10. Third-Party Equipment and Third-Party Software

  • 10.1 The Buyer shall not use, connect or interface, or allow to be used, connected or interface, to the Seller’s software or any interface, any Third Party Equipment or Third Party Software without the prior written approval of the Seller.

11. Customization of software

  • 11.1  All customized software carries with it a three months evaluation period from first day of date of delivery of the customized software.
  • 11.2  Subsequent delivery or installation date of all customized software is not considered as the first day of date of delivery of the customized software.
  • 11.3  Amendments to the customized software features can only be carry out within the three months evaluation period.
  • 11.4  Any amendments to the customized software is limited to the agreed documented specifications and any amendments to the software can only carried out after a written agreement between the seller and the buyer.
  • 11.5  Any amendments to the customized software not within the evaluation period will be deem as a chargeable item.
  • 11.6  Unless otherwise specified in documented specifications, the solution to meet the documented specifications will be dictated by the seller.

12. Laws

  • 12.1  These Conditions and any Contract shall be interpreted and enforced in accordance with Singapore law.
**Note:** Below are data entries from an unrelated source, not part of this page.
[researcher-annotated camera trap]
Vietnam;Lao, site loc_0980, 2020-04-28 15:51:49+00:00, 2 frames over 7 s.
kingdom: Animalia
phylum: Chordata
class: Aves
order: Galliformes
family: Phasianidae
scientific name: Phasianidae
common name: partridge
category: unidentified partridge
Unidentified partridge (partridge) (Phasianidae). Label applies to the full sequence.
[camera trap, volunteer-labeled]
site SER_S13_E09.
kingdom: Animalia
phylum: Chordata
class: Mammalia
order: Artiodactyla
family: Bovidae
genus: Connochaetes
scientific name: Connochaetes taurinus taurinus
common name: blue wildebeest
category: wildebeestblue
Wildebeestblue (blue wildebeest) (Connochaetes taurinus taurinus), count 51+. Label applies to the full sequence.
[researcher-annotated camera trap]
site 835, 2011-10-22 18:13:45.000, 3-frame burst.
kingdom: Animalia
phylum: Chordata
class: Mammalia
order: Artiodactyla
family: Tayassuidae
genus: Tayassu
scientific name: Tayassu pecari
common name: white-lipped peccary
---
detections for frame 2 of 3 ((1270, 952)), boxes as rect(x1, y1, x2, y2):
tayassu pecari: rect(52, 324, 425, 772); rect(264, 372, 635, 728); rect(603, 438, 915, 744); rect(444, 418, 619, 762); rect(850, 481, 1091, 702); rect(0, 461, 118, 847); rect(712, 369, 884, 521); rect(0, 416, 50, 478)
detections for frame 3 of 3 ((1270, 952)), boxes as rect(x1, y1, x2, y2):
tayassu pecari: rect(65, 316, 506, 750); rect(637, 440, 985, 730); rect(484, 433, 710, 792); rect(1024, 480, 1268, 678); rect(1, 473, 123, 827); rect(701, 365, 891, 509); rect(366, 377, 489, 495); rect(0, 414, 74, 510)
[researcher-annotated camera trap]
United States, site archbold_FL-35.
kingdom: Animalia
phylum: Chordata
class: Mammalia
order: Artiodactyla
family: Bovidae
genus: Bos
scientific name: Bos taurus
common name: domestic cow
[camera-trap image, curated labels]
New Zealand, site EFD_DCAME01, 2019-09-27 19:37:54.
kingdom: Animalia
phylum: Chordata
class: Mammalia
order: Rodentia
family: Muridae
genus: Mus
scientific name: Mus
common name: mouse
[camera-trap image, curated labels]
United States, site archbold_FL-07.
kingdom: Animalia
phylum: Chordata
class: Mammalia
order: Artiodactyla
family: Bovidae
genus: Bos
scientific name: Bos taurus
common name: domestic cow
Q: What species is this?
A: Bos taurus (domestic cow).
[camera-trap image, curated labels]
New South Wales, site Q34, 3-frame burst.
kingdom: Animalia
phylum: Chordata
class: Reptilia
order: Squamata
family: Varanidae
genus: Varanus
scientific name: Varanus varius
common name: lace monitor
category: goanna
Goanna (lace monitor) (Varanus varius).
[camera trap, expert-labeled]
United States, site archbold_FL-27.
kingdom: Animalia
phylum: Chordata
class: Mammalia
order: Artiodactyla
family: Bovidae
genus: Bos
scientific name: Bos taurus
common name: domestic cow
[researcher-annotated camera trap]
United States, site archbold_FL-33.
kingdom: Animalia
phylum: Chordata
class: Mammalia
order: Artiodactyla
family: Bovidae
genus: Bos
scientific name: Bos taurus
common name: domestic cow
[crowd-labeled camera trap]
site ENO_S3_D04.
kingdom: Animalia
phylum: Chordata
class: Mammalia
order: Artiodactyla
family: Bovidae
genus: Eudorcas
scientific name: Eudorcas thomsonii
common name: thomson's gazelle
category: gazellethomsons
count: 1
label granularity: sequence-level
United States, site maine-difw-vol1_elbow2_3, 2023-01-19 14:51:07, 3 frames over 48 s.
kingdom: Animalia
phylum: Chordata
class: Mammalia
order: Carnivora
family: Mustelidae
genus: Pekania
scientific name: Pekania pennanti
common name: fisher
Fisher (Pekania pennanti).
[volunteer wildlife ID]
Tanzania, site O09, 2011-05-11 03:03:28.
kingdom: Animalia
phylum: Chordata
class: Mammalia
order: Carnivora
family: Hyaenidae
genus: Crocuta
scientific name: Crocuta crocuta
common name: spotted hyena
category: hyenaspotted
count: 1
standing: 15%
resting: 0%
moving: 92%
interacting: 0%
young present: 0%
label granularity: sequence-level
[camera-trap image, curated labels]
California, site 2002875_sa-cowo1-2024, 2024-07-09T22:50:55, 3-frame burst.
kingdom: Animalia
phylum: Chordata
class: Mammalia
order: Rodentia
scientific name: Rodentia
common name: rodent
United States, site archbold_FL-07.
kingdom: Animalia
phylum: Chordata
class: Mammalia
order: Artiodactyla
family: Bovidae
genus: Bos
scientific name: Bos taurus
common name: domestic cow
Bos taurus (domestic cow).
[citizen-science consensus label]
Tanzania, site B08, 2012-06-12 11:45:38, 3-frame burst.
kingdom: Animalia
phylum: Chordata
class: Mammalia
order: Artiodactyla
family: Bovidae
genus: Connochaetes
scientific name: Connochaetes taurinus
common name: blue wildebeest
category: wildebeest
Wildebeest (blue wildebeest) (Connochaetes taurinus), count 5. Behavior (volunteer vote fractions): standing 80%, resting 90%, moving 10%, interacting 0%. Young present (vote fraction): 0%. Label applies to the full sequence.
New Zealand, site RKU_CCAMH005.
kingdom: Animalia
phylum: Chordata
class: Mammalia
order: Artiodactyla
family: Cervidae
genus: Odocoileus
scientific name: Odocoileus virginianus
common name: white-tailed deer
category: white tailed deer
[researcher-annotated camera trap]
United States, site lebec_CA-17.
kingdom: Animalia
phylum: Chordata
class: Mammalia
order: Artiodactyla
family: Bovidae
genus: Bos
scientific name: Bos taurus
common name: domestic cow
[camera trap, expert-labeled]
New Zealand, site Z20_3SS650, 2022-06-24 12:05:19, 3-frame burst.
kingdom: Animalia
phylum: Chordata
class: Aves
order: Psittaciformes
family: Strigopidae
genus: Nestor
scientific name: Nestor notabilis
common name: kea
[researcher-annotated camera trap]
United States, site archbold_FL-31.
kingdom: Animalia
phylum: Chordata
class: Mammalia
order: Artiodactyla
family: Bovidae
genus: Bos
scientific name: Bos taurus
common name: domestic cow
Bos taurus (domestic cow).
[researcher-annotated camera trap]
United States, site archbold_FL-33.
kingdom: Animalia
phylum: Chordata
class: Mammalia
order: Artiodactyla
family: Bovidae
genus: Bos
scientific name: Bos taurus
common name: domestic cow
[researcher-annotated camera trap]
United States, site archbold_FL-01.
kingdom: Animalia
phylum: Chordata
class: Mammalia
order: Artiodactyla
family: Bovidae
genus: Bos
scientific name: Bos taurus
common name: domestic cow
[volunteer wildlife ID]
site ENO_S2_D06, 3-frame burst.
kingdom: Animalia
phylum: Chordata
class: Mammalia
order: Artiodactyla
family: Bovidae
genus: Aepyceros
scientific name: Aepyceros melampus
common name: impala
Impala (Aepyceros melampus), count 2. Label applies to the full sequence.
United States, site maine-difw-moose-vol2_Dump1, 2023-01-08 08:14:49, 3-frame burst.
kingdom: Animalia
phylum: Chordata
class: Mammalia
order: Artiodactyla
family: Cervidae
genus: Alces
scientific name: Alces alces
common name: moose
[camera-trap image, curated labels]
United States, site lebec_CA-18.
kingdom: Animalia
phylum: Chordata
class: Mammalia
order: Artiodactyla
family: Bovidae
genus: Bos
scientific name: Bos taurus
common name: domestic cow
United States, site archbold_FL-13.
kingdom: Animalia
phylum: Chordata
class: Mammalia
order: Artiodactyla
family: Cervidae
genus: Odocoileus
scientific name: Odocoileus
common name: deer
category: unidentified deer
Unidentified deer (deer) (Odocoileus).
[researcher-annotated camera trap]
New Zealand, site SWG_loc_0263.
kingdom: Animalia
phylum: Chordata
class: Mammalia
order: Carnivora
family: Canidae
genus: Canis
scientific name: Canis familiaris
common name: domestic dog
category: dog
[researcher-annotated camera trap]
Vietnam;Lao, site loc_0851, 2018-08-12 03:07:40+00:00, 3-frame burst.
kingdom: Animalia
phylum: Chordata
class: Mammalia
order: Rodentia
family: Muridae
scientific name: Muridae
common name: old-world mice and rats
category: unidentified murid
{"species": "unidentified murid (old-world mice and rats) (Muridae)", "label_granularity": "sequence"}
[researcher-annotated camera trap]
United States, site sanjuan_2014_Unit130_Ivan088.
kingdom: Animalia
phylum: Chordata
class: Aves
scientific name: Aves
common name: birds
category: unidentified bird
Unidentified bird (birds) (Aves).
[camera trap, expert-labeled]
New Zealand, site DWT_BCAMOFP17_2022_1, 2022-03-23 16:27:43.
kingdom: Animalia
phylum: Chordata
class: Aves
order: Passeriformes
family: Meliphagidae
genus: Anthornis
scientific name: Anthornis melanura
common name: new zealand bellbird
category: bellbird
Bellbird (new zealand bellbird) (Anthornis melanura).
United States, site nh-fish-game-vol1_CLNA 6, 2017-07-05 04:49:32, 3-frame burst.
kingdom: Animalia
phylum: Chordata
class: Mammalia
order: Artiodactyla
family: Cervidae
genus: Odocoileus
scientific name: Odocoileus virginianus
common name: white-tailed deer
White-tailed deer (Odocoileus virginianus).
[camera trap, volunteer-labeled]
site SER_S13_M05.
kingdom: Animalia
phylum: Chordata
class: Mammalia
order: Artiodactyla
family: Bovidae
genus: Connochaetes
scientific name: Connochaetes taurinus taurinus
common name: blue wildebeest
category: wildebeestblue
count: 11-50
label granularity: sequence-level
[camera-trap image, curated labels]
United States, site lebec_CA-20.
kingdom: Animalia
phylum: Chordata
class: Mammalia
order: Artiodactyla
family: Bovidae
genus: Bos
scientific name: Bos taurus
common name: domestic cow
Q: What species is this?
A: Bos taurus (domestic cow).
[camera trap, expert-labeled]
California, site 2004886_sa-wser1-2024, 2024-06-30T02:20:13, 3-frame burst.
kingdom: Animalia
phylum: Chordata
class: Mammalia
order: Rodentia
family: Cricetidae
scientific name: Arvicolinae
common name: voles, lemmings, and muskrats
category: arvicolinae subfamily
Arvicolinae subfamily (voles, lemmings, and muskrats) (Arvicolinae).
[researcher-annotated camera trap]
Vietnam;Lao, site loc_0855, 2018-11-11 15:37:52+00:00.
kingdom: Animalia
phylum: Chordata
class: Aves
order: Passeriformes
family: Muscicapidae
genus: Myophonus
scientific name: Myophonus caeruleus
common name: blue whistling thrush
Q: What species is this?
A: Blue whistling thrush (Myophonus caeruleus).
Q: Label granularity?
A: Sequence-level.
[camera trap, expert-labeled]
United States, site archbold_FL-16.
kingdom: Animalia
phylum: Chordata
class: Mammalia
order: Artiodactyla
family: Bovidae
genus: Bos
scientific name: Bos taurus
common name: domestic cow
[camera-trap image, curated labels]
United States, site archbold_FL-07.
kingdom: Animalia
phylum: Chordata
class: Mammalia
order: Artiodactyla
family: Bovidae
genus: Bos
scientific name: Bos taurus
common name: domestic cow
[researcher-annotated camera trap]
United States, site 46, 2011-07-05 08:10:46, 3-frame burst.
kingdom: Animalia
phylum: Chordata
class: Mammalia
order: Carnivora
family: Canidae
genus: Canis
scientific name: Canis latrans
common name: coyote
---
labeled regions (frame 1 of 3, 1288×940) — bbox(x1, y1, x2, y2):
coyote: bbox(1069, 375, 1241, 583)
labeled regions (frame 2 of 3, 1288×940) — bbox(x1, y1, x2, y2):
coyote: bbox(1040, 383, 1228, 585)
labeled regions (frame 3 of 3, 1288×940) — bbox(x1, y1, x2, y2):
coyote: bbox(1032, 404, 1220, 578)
The buyer hereby consents to submit to the exclusive jurisdiction of the Singapore Courts.
  • 12.2  Any failure by the Seller to exercise or enforce any of their rights or any of the provisions of these Conditions or any Contract shall not constitute a waiver of such right or provision unless agreed to by the Seller in writing.

13. WAIVER

  • 13.1  The failure of the seller to enforce at any time any of the provisions of the Agreement or to require at any time your performance of any of such provisions, shall in no way affect the validity of the Agreement or the right of the seller thereafter to enforce each and every provision.
  • 13.2  No waiver of any default hereunder by the seller or any failure to enforce any right hereunder shall be deemed to constitute a waiver of any subsequent default with respect to the same or any other provisions hereof.

14. Training Lessons

  • 14.1  Unless otherwise stated, all training lessons conducted by seller are basic and introductory lessons on the use of the software or hardware features.
  • 14.2  The seller disclaims any responsibility of any features of the software or products covered / taught or not covered / not taught in the training lesson.
  • 14.3  The contents of all training lesson are subjected to changes at the sole discretion of the seller at anytime.
  • 14.4  Training lessons or any features of the software and hardware (either sold or not sold by the seller) cannot be used as a basis or reason for canceling or rejecting the software, hardware or services provided by the seller.